_Aim_
Retype the material in full, keeping every word the same.

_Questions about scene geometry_
################

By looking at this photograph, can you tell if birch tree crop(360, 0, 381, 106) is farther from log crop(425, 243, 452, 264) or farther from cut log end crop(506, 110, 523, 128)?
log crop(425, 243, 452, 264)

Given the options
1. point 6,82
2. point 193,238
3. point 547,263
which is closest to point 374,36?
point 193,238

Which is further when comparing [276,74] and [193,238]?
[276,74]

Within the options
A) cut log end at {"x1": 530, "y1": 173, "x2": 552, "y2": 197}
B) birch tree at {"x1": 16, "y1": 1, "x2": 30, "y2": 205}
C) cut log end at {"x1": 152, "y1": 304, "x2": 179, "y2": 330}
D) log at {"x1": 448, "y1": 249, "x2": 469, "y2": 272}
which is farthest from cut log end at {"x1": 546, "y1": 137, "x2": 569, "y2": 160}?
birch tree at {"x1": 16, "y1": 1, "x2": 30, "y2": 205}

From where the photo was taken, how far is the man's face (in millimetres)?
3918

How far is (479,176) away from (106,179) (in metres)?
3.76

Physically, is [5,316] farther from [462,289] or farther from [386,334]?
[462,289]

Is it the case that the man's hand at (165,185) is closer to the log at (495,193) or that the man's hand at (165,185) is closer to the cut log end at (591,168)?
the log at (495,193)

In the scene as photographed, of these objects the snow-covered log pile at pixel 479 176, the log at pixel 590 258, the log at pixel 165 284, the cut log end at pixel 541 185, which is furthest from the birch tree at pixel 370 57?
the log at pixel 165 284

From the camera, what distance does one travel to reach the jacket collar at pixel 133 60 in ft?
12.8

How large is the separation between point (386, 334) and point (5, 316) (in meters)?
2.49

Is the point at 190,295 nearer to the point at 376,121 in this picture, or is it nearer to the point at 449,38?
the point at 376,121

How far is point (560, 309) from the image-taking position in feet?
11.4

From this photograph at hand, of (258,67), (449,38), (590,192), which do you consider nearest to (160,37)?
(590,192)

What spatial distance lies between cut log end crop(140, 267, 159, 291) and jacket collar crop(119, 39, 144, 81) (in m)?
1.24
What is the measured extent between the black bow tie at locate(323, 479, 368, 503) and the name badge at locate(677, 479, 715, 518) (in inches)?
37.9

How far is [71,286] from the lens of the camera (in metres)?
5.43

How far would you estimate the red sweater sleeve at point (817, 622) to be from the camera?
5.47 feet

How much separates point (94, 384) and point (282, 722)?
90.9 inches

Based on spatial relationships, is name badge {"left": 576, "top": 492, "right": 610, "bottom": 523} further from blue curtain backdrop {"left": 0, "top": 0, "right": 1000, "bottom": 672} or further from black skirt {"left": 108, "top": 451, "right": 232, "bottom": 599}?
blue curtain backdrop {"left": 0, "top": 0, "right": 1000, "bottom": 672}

################

_Result below_
By looking at this photograph, can you tell if birch tree crop(360, 0, 381, 106) is farther from log crop(425, 243, 452, 264) or farther from cut log end crop(506, 110, 523, 128)?
log crop(425, 243, 452, 264)

Given the options
1. point 6,82
2. point 193,238
3. point 547,263
which is closest to point 374,36?
point 193,238

Which is further when comparing [276,74] and [193,238]?
[276,74]

Within the options
A) cut log end at {"x1": 530, "y1": 173, "x2": 552, "y2": 197}
B) birch tree at {"x1": 16, "y1": 1, "x2": 30, "y2": 205}
C) cut log end at {"x1": 152, "y1": 304, "x2": 179, "y2": 330}
D) log at {"x1": 448, "y1": 249, "x2": 469, "y2": 272}
which is farthest from cut log end at {"x1": 546, "y1": 137, "x2": 569, "y2": 160}?
birch tree at {"x1": 16, "y1": 1, "x2": 30, "y2": 205}

From where the photo was taken, how far is the man's face (in millimetres)?
3918

How far is (479,176) away from (106,179) (in metres)?
3.76

Physically, is [5,316] farther from [462,289] or farther from [386,334]?
[462,289]

Is it the case that the man's hand at (165,185) is closer to the log at (495,193) or that the man's hand at (165,185) is closer to the cut log end at (591,168)?
the log at (495,193)

In the scene as photographed, of these objects the snow-covered log pile at pixel 479 176, the log at pixel 590 258, the log at pixel 165 284, the cut log end at pixel 541 185, which is furthest from the birch tree at pixel 370 57?
the log at pixel 165 284

From the camera, what distance does one travel to reach the jacket collar at pixel 133 60 in ft?
12.8

How large is the separation between point (386, 334) and point (5, 316) (in meters)?
2.49

Is the point at 190,295 nearer to the point at 376,121 in this picture, or is it nearer to the point at 449,38?
the point at 376,121

How far is point (560, 309) from the image-taking position in feet?
11.4

From this photograph at hand, of (258,67), (449,38), (590,192), which do you consider nearest to (160,37)?
(590,192)

What spatial distance lies between cut log end crop(140, 267, 159, 291) and jacket collar crop(119, 39, 144, 81) (in m)?
1.24
What is the measured extent between the black bow tie at locate(323, 479, 368, 503) and the name badge at locate(677, 479, 715, 518) (in inches)?
37.9

How far is [71,286] from the lens of the camera (in metres)?
5.43

How far would you estimate the red sweater sleeve at point (817, 622) to be from the camera?
5.47 feet

How much separates point (94, 384) and point (282, 722)?
90.9 inches

Based on spatial relationships, is name badge {"left": 576, "top": 492, "right": 610, "bottom": 523} further from blue curtain backdrop {"left": 0, "top": 0, "right": 1000, "bottom": 672} or further from black skirt {"left": 108, "top": 451, "right": 232, "bottom": 599}?
blue curtain backdrop {"left": 0, "top": 0, "right": 1000, "bottom": 672}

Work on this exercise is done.